3. The stock market is not as volatile as you think

Financial behaviorist and professor of financial education at Kansas State University Blain Pearson, Ph.D., CFP says students are surprised to learn that the stock market


volatility

is dramatized by the media.

Sure, there are ups and downs, but over time, “the market always recovers,” Pearson says. If you’re investing for the long term with a brokerage account or watching your retirement account returns, try not to panic when the market goes up and down. Pearson says prices eventually stabilize and investing in the market doesn’t need to be as stressful.

4. Student loans can help you build credit, even if they’re deferred

At Champlain College in Burlington, Vermont, students have access to a financial wellness program called InSight led by Jimena Huaco. Huaco students are always surprised to learn that student loans help you build credit.

Huaco says, “If students have federal loans, even if they’re on deferment and haven’t made any payments yet, they’re building a credit history.” If you’re looking to improve your credit score without opening a new credit card, try paying more attention to your student loan repayments instead. While just having an open line of credit contributes to your average credit age (older is better), one-time payments in particular have a big positive effect.

5. You Have More Control Over Your 401(k) and IRA Investments Than You Think

Tiffany James runs a community called Modern Blk Girl for black women who want to achieve financial freedom by investing in the stock market. James says his students are surprised to learn that they can get a second opinion from a financial planner to maximize the rate of return on their investment accounts.

James cautions, “Stop assuming your employers know what’s best for your money. They don’t. Take the time to review your 401(k) or other benefits, and how they can work for you. Never take what was originally given to you without conducting your own research, or worse, leaving benefits behind. You could lose thousands.

6. Medical bills are the most common reason people file for bankruptcy

Vice President of Customer Services Kim Buckey at DirectPath, which guides customers through the complex navigation of medical insurance benefits and medical debt repayment, says people are surprised to learn how medical debt can be devastating.

According to the National Bankruptcy Form, medical debt is the most common reason people file for bankruptcy.

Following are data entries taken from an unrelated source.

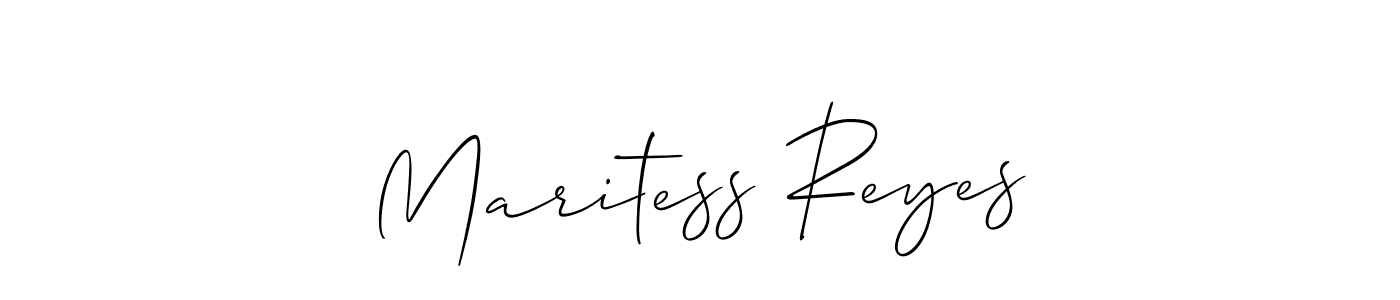 You can use this online signature creator to create a handwritten signature for the name Maritess Reyes. This is the best online autograph maker. Maritess Reyes signature style 2 images and pictures png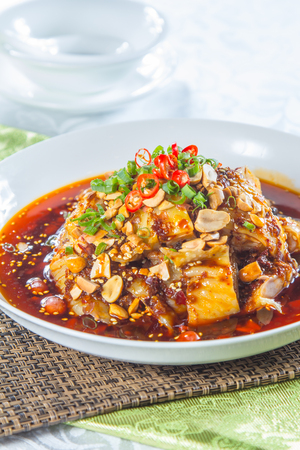 A cuisine photo of chili chickenの写真素材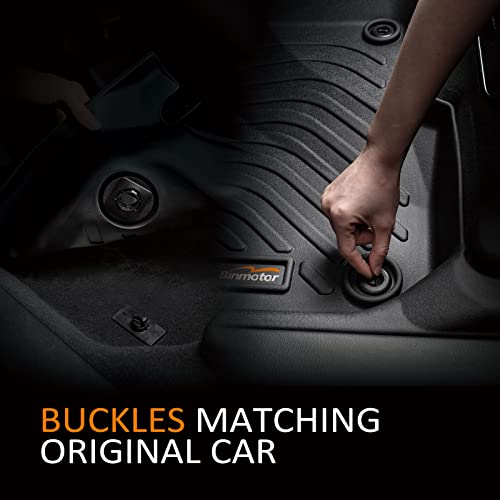Binmotor-Floor Mats and Cargo Liner Set for Acura ILX 2013-2022, 2 Rows with Cargo Mat Set, TPE Liners for Acura ILX Accessories Mats Trunk Mat-Black - style: 5) Car Mats for Acura ILX (2013-2022)
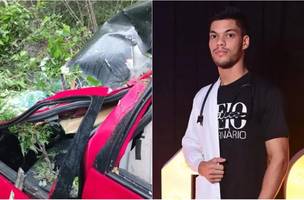 O jovem faleceu ainda no local do acidente. (Foto: Reprodução)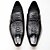 abordables Zapatos Oxford de hombre-Hombre Oxfords Zapatos formales Patrón de cocodrilo Negocios Clásico Diario Oficina y carrera Microfibra Templado Mocasín Rojo tinto Negro Primavera Otoño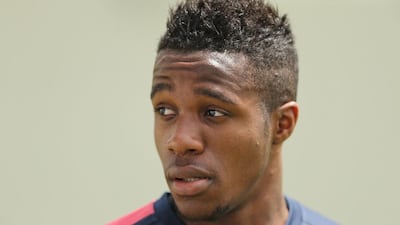 Wilfried Zaha has not had a lot of time on the pitch in the new season. Ian Walton / Getty Images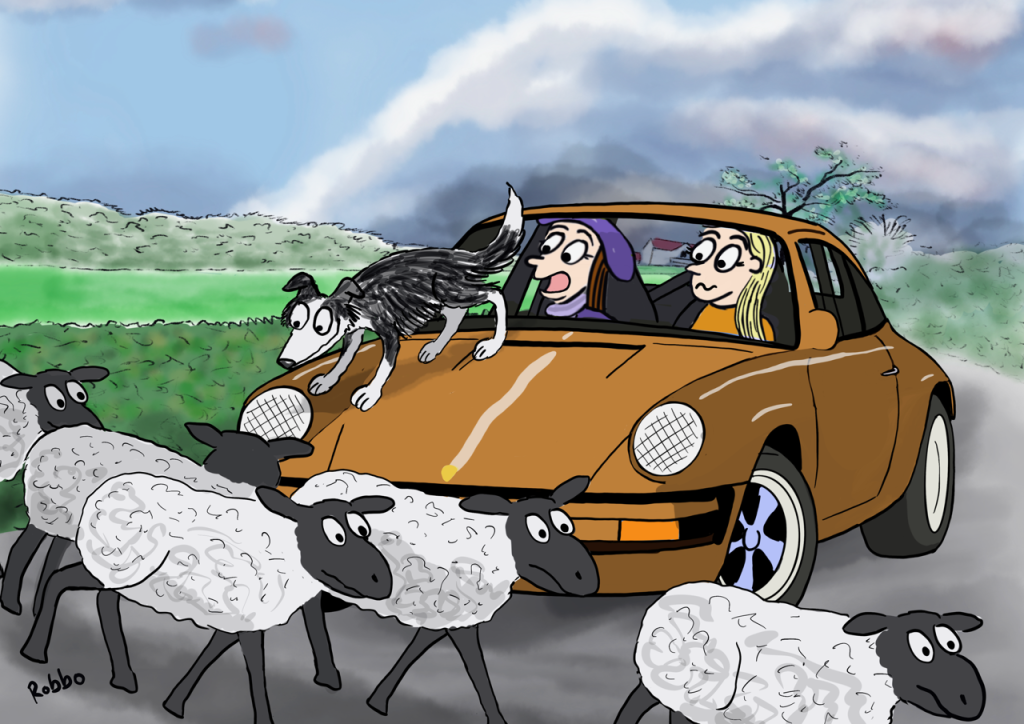 Porsche cartoons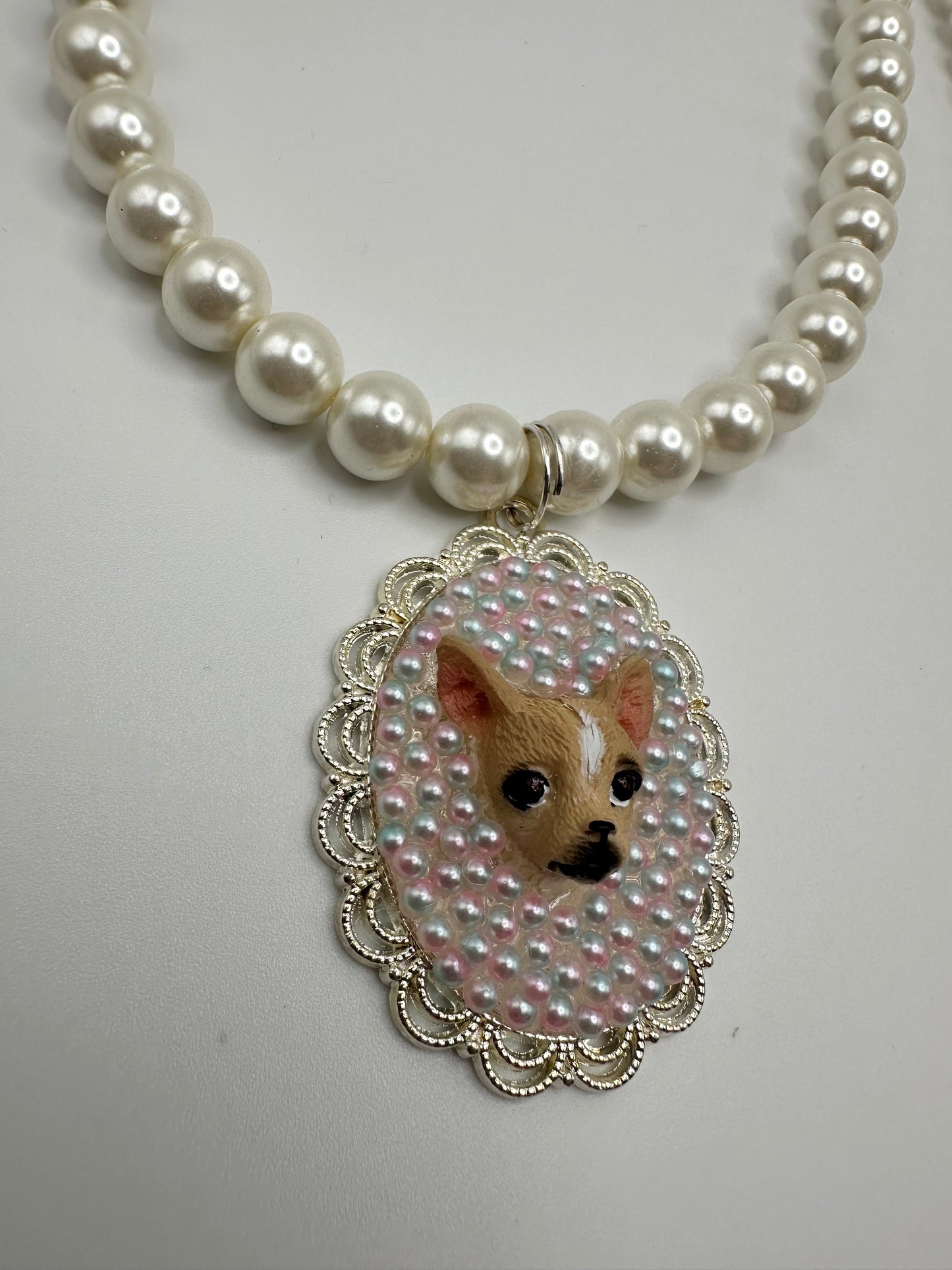 Cherished Chihuahua Pearl Necklace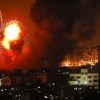 At least 139 Palestinians, including some 40 children, have been killed in the Gaza Strip since Monday.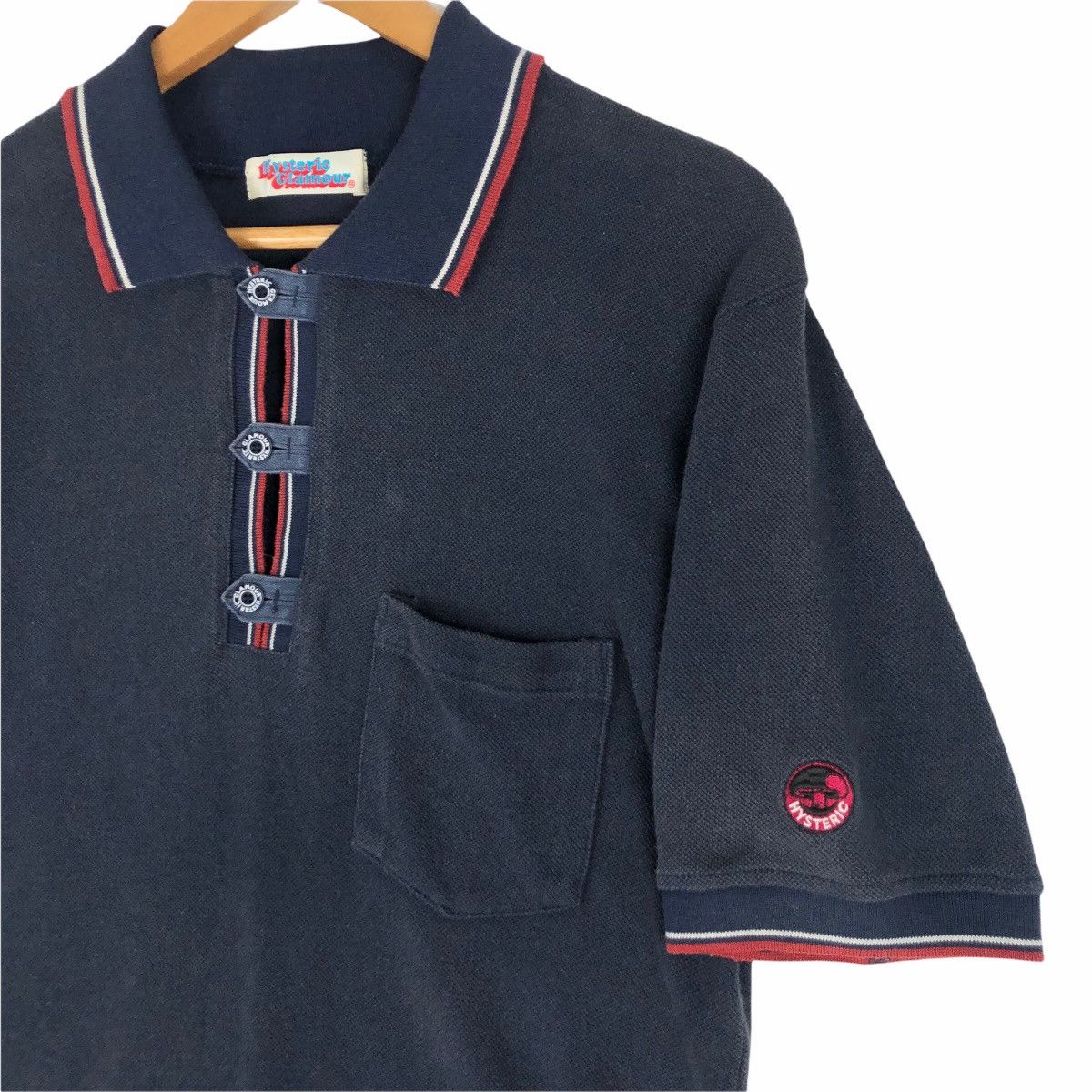 Hysteric Glamour Vintage Hysteric Glamour Polo Shirt Spell Out Size US XS / EU 42 / 0 - 9 Thumbnail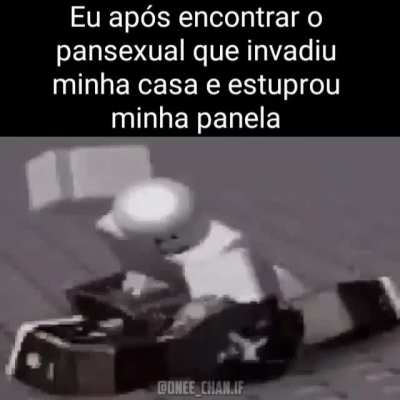 Primeiro o bissexual come minha caixa de Bis, agora isso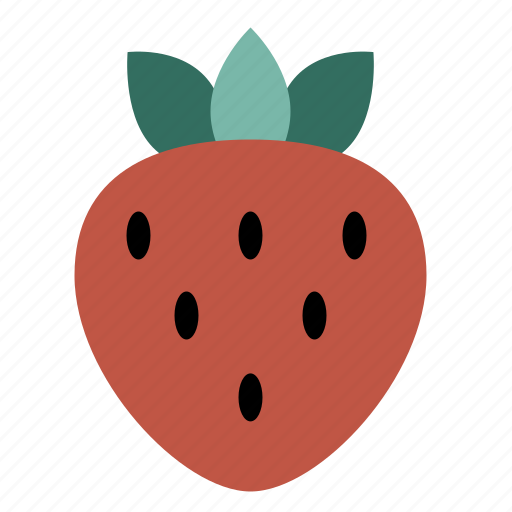 Spring, strawberry, food, fruit, organic, vegan icon - Download on Iconfinder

DirectPath research shows that less than half of Americans with company-sponsored health care understand what the words “copay,” “deductible,” and “in-network” really mean. This can lead to rushing to emergency answers at the last minute and making poor choices.

If your employer provides health insurance, start researching and asking questions about your benefits as soon as possible. If you qualify for public health care, it is important to register and get benefits to avoid going into debt in an emergency.